First, our study showed that patients from otolaryngology who did not accept CPAP showed higher incidences of undergoing surgery afterwards than non-otolaryngology OSA patients (20.6% vs. 6.5%, p < 0.001, Fig. 2). Furthermore, we analyzed the ratio of OSA-related treatments, including CPAP or OSA surgery, and found no significant difference between patients from otolaryngology and those from other departments (p = 0.848, Fig. 2). This may indicate that both groups shared a similar intent for treatment, and a substantial portion of otolaryngology patients who refused CPAP treatment may have undergone surgery. In addition, we analyzed the AHI of the patients who underwent surgery and found no significant difference between the groups (p = 0.308, Table 6). This demonstrates that the two groups had similar indications for OSA surgery. In summary, patients’ intention to undergo surgery may contribute to their preference for otolaryngology clinics when seeking treatment for OSA. Second, our results were consistent with those of Salas et al., which showed that patients from otolaryngology had a lower risk of general anesthesia and surgical treatment [49]. Hence, we infer that patients’ surgical risks may affect their preference for specialties when they seek treatment. Third, previous studies showed that patients’ knowledge and beliefs about the disease affected their adherence to treatment [36, 50, 51]. Gulati et al. [52] pointed out that patients receiving surgery for OSA, compared to those who did not, had a higher ratio of independently doing research for OSA treatment prior to their consultation with the surgeon. This would explain why patients’ knowledge about the variety of treatment options plays a crucial role in their adherence and decision-making, which may also determine their choice of medical specialties.

Patients who visit different departments may have different treatment preferences for OSA. According to the principle of shared decision making [53, 54], increasing patient participation in discussions on treatment options may provide a better therapeutic effect.

Our study has several advantages. First, to the best of our knowledge, this is the first study to investigate the rate of acceptance of CPAP in patients referred by different specialties.
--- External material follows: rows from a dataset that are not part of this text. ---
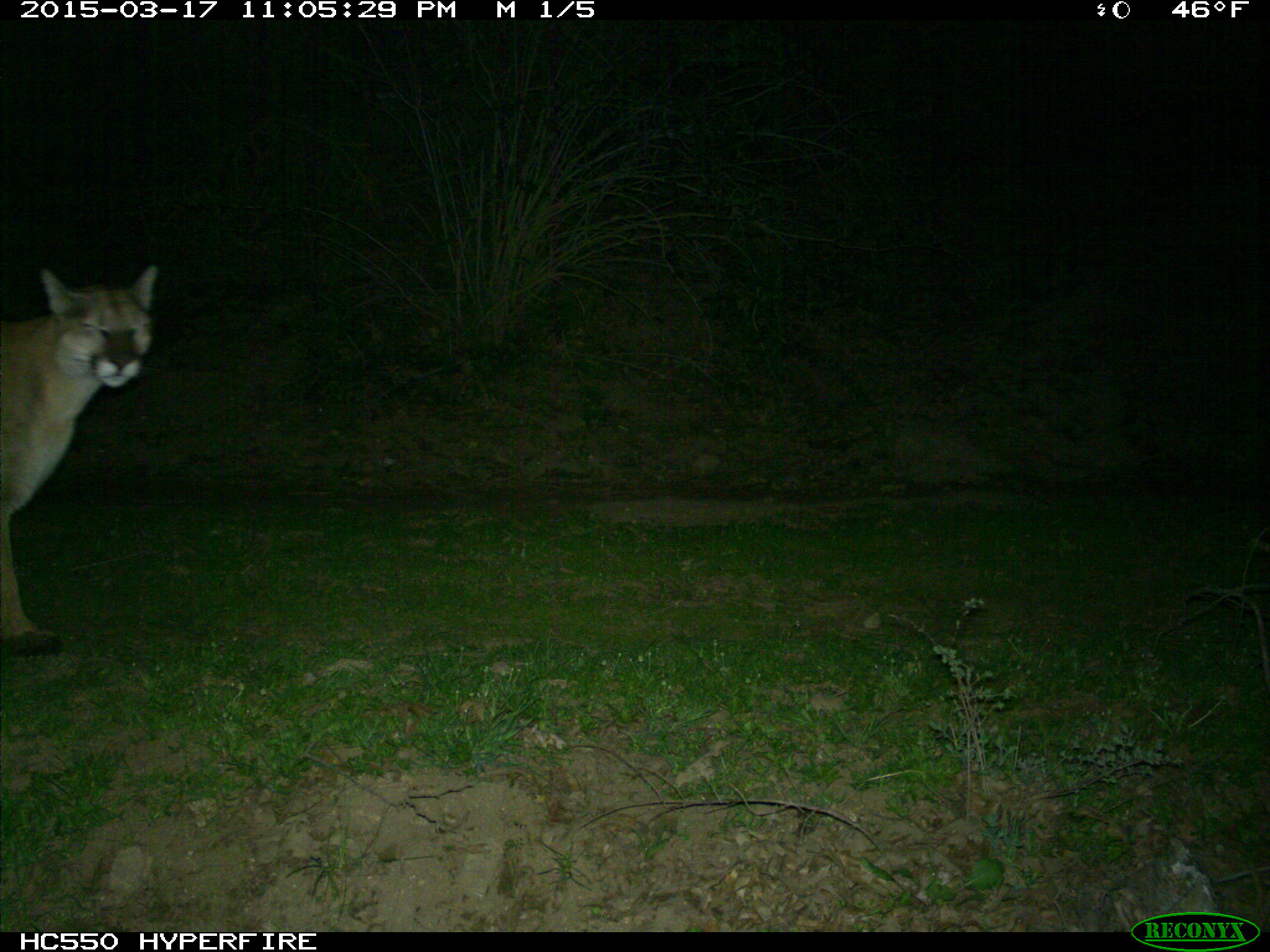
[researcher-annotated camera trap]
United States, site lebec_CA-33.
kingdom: Animalia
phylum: Chordata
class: Mammalia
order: Carnivora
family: Felidae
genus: Puma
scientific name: Puma concolor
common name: mountain lion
Puma concolor (mountain lion).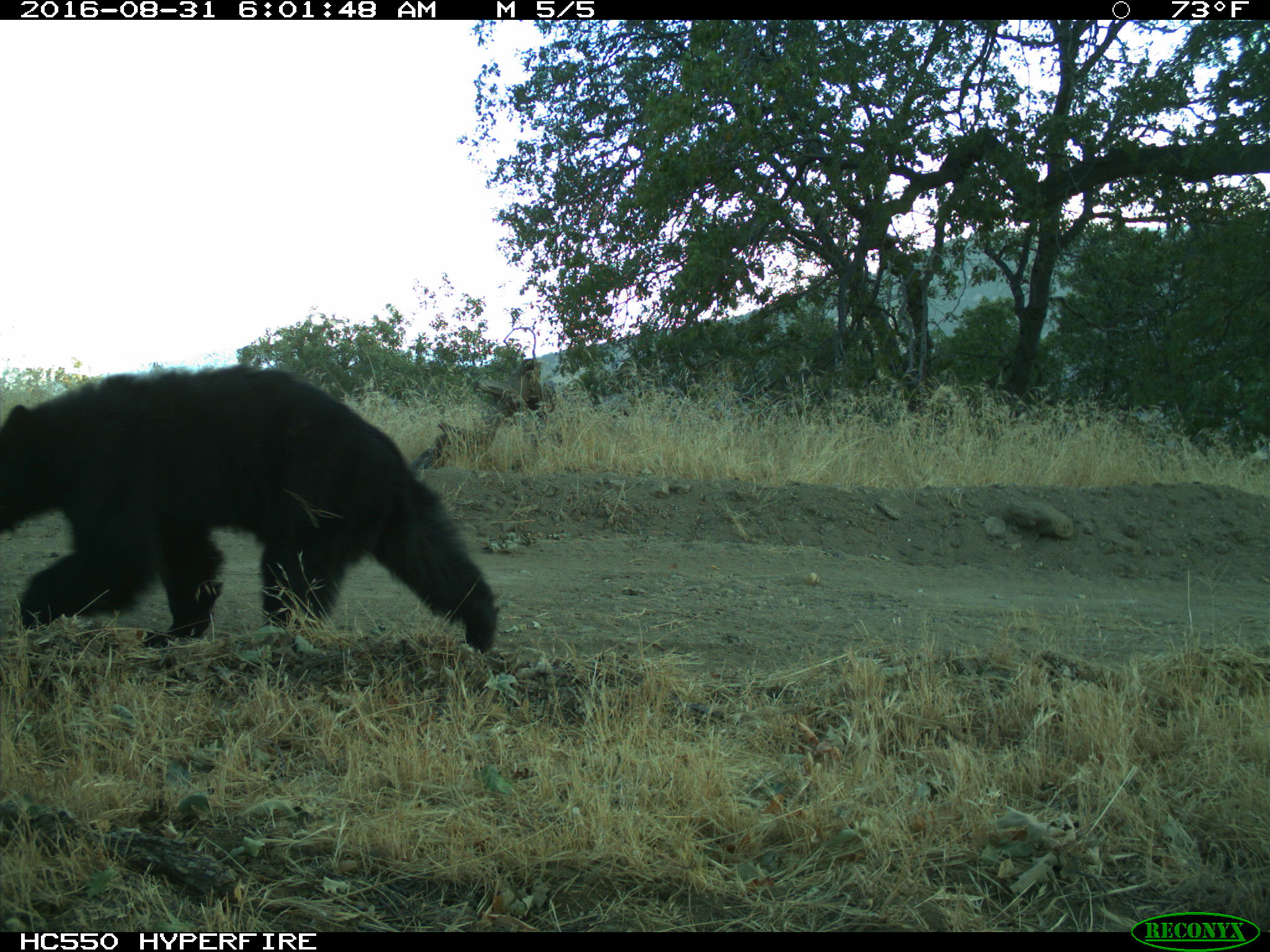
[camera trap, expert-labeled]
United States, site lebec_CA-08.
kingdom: Animalia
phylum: Chordata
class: Mammalia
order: Carnivora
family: Ursidae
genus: Ursus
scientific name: Ursus americanus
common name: american black bear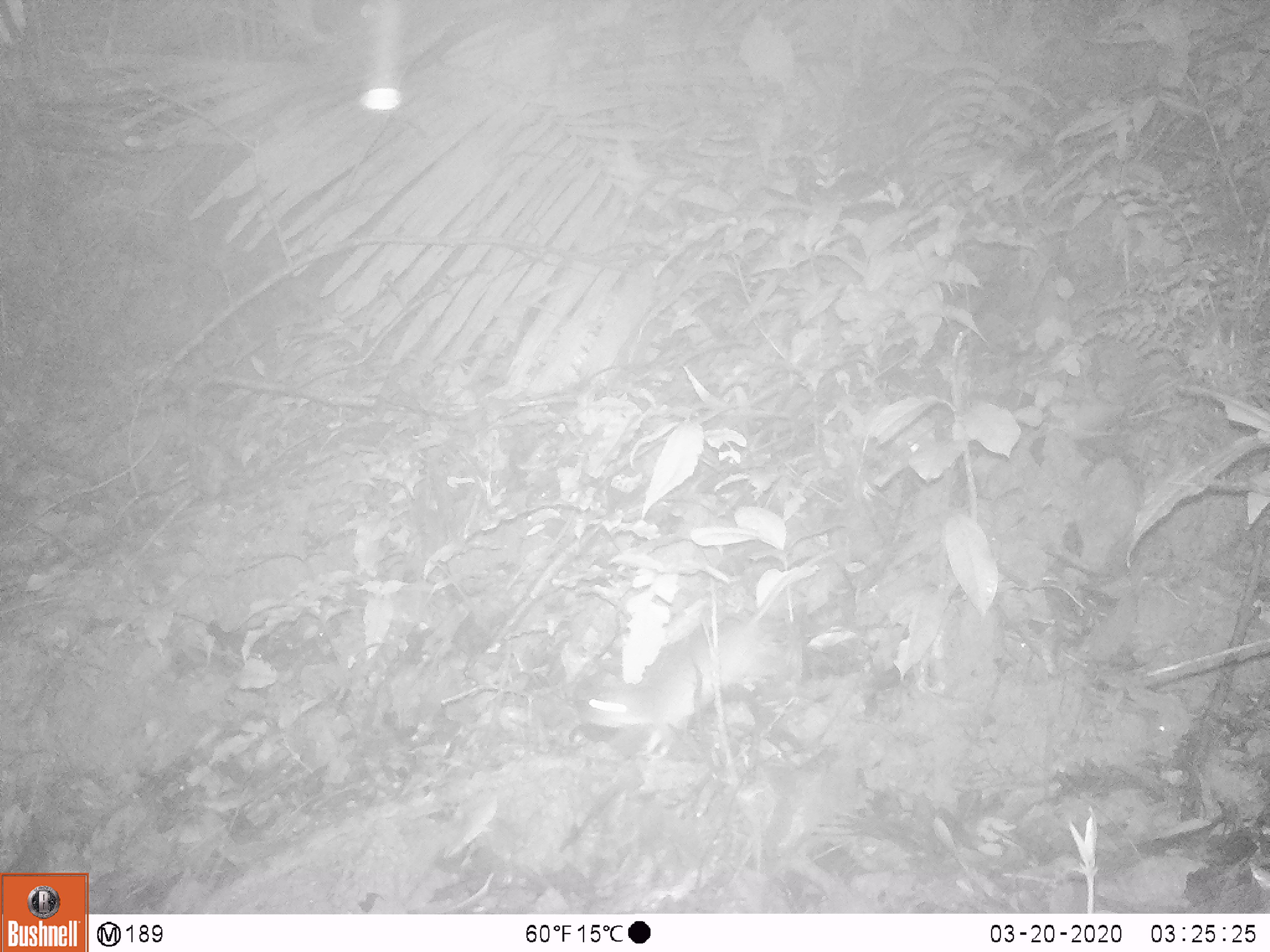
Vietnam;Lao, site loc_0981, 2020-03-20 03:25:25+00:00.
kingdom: Animalia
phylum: Chordata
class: Mammalia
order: Rodentia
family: Muridae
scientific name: Muridae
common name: old-world mice and rats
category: unidentified murid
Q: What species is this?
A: Unidentified murid (old-world mice and rats) (Muridae).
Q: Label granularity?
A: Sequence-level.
Second, our sample size was relatively large (n = 1016) compared to previous studies. Third, we selected a more stringent definition of CPAP acceptance in our study, where “Acceptance” was defined as patients who purchased CPAP machines after their test trial, which is also the same definition adopted by Yang and Simon-Tuval [32, 33]. Compared to Rauscher et al., which only had a 3-day CPAP test trial [47], our definition of CPAP acceptance may better reflect the patients’ actual intent.

This study has several limitations. First, this was a retrospective cohort study; therefore, potential participants were excluded because of missing data, and the baseline data of the otolaryngology versus non-otolaryngology groups may be different. Second, few patients were referred from certain medical specialties. For example, patients from the Department of Psychiatry had a higher acceptance of CPAP compared to other specialties; however, no statistical significance was noted. Lastly, some patients in the non-acceptance group may purchase CPAP via alternative routes; as a result, this may have caused a selection bias. In order to minimize this bias, the medical records of the non-acceptance group were carefully examined during their subsequent visits to the hospital to ensure that no CPAP treatment had been initiated. Moreover, patients from the non-acceptance group were constantly followed up by the case manager of the sleep center regarding their subsequent treatment for OSA, and whether they received treatment elsewhere or if they were using other respiratory devices.

Conclusions

Shared decision making is crucial for achieving therapeutic success in clinical practice. In the sleep center, patients with OSA who initially visited otolaryngology clinics had a lower acceptance rate for CPAP. Therefore, besides adhering to clinical guidelines, physicians should provide individualized care through shared decision-making and identifying patients’ preferred treatment.